Exercise details = Compute how many lines in the records below contain the string "genus" and give that number without other output.

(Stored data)
——
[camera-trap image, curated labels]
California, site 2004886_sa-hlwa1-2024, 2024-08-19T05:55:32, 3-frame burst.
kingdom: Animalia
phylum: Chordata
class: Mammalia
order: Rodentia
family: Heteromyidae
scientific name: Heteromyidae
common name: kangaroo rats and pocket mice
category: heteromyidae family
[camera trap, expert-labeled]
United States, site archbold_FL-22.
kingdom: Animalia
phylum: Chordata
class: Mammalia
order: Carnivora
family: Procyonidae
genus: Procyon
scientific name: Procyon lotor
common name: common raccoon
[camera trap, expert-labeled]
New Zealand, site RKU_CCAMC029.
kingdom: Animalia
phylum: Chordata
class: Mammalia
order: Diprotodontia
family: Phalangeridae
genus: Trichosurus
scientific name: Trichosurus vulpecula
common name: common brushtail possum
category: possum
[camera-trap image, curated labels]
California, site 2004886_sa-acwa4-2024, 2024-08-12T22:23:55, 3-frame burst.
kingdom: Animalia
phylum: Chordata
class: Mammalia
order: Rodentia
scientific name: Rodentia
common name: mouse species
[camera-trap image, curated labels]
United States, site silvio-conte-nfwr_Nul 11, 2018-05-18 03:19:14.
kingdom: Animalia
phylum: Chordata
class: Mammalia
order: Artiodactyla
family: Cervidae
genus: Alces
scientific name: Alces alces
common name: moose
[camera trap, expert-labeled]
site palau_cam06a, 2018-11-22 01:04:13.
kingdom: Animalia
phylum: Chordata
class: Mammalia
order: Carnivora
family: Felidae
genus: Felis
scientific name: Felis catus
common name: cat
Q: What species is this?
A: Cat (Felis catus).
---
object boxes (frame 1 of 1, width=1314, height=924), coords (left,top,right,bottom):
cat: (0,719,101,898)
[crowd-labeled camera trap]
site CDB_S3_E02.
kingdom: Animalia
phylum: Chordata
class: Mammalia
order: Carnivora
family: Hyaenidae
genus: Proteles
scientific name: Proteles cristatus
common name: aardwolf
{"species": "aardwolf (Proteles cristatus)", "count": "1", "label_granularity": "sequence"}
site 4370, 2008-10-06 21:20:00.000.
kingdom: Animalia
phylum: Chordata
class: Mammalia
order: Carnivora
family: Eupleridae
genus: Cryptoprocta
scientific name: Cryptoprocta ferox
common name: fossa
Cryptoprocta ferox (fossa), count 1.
——
Task output = 6